▶ _Source document_:
== == ==

Translating queries in this regard can allow users to specify queries for semantic data in the database using SQL, imperative programming languages, NL, etc., instead of having to use DAX, MDX, or other languages supported by the database. As a result, the customer or users can experience the benefits of using business intelligence tools to create representations of data in compressed linked tabular representations, including data preparation, cleaning, linking, etc., query efficiency, and/or the like, with also having the ability to draft and execute queries in a more readily-available or well-known query or programming language (or NL). In addition, customers may not need to move data out of the database into another database to execute these other types of queries (e.g., SQL, imperative programming languages, NL, etc.), as the query translation allows for executing these queries in the language syntax supported by the database.
Turning now to
Device 100 can also include a database 130 that stores semantic data, which can include compressed linked tabular representations of data that can have specified relationships between various tables of the data. For example, the database 130 can be provided by, or modified by, business intelligence tools to include various representations of the data in various tables, such as the compressed linked tabular representations. The database 130 can store the linked tabular data using a compressed columnar format.
In one example, the operating system 106 can execute one or more applications or processes, such as, but not limited to, an optional user interface component 120 for defining a query for semantic data using SQL, an imperative programming language, NL, or other syntax that is not supported by the database 130, a query obtaining component 122 for obtaining or generating a language-agnostic query for semantic data in the database 130, a query translating component 124 for translating the language-agnostic query into a query language syntax supported for querying the database 130, and/or a database query engine 126 for querying the database 130 by processing queries specified in the query language syntax. For example, database query engine 126 can process DAX or MDX queries for querying the database 130, including performing the query operations without decompressing the semantic data in database 130.
In an example, query obtaining component 122 can obtain the language-agnostic query from memory 104 or other data store or can generate the language-agnostic query from a query of a different query language, such as SQL, an imperative programming language, such as Python, NL, etc. For example, query obtaining component 122 can extract, from the language-agnostic query, a list of multiple ordered relational operators, which can be ordered based on a hierarchical position of the relational operator within a nested structure of the language-agnostic query (e.g., starting with an innermost relational operator and working out to an outermost relational operator). In an example, query translating component 124 can generate the database query, which is of the query language syntax supported by the database query engine 126 for querying the database 130, at least in part by translating each relational operator in the list and according to the order of the relational operators in the list. For example, query translating component 124 can translate each relational operator to generate a portion of the database query. In another example, query translating component 124 can perform an optimization for a given one of the relational operators in generating the respective portion of the database query.
In method 200, optionally at action 202, a language-agnostic representation of a query can be generated from an initial language query for semantic data. In an example, query obtaining component 122, e.g., in conjunction with processor 102, memory 104, operating system 106, etc., can generate, from the initial language query for the semantic data, the language-agnostic representation of the query. In an example, query obtaining component 122 can retrieve the language-agnostic representation of the query from memory 104 or can generate the language-agnostic representation of the query based on the initial language query. For example, the initial language query can include one or more of a SQL query, a query in an imperative programming language, such as Python, a natural language query, etc. In one example, user interface component 120 can provide a user interface that can allow a user to input the initial language query as the SQL query, imperative programming language query, natural language query, etc.

== == ==

▶ _The data_:
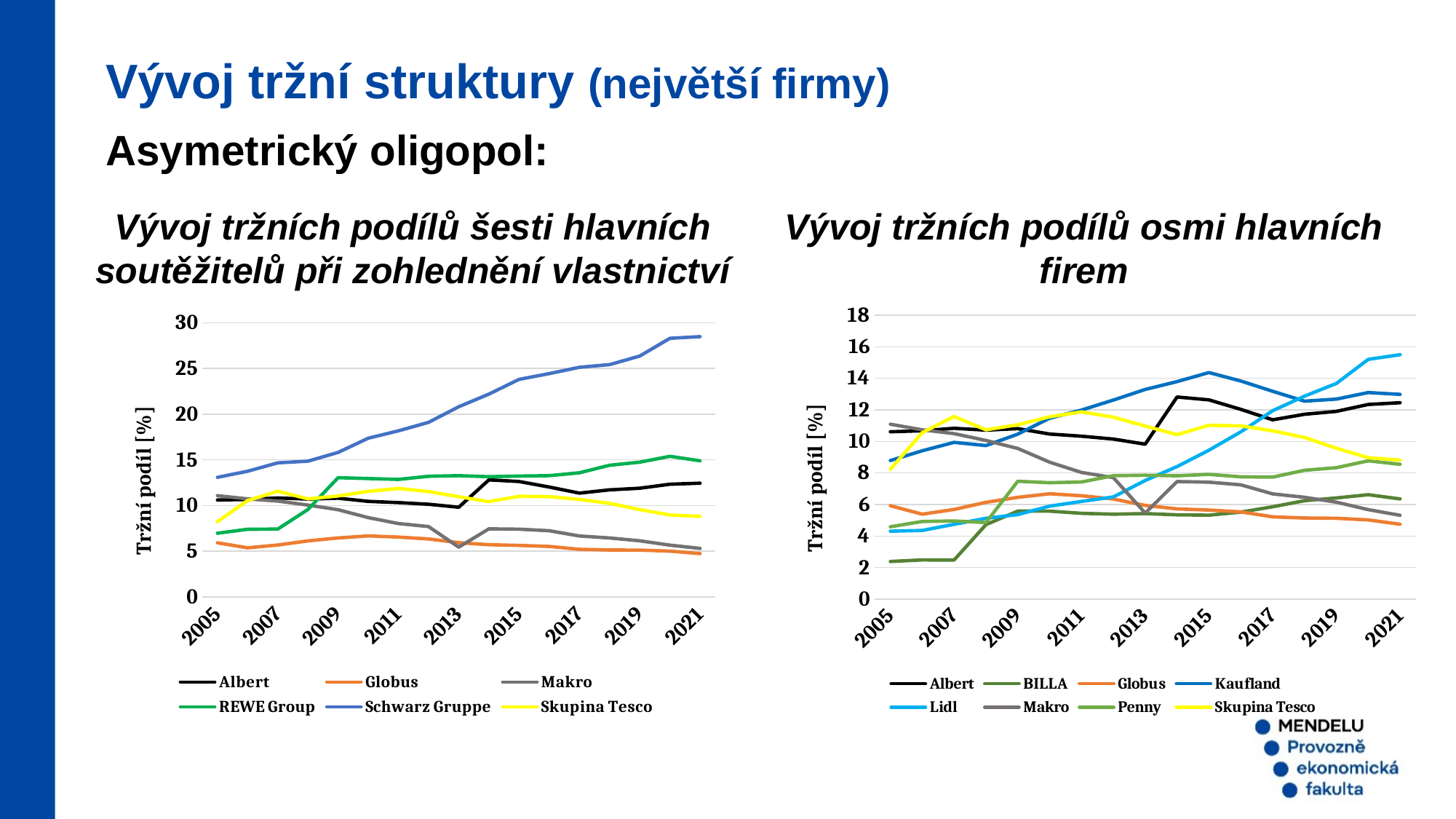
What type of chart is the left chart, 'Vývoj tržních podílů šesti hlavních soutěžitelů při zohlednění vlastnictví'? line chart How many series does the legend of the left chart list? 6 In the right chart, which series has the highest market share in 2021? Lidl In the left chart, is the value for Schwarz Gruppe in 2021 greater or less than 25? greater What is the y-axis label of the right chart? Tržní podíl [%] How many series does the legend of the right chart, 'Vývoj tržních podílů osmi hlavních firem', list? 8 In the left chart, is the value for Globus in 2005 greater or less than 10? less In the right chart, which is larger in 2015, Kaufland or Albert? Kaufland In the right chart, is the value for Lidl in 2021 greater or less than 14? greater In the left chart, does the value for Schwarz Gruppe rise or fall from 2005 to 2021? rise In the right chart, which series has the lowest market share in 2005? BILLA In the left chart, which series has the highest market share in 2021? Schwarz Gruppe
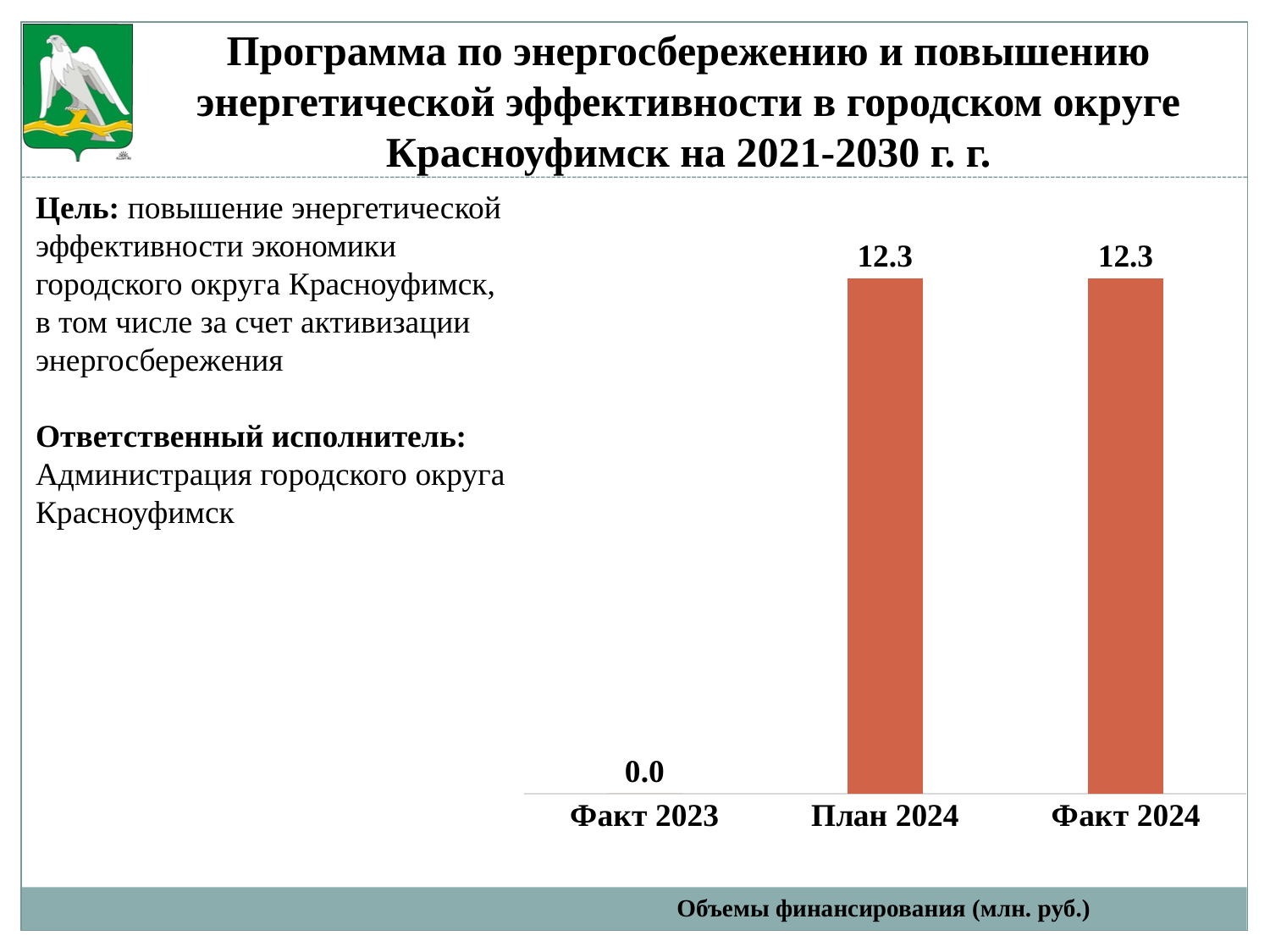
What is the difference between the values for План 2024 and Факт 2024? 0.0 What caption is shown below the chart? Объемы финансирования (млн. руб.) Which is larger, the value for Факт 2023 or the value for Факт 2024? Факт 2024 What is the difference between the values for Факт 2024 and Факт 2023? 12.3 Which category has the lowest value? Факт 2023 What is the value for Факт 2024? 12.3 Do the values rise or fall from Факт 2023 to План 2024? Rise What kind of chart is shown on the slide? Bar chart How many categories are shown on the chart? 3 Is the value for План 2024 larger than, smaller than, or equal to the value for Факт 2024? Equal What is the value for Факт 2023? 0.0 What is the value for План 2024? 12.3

== == ==

▶ _Prompt A_:
In the query translation text, rewrite the paragraph beginning "Device 100 can also include a database 130" more briefly, keeping its main facts.
▶ _Prompt B_:
According to the query translation text, what format can database 130 use to store the linked tabular data?
▶ _Prompt C_:
Return the stretch of the query translation text from "Turning now to" through "compressed columnar format.", copied word for word.

▶ _Answer box A_:
Device 100 can include a database 130 that stores semantic data, including compressed linked tabular representations with specified relationships between tables. Business intelligence tools can provide or modify the database to hold these representations, and the linked tabular data can be stored in a compressed columnar format.

▶ _Answer box B_:
A compressed columnar format.

▶ _Answer box C_:
Turning now to
Device 100 can also include a database 130 that stores semantic data, which can include compressed linked tabular representations of data that can have specified relationships between various tables of the data. For example, the database 130 can be provided by, or modified by, business intelligence tools to include various representations of the data in various tables, such as the compressed linked tabular representations. The database 130 can store the linked tabular data using a compressed columnar format.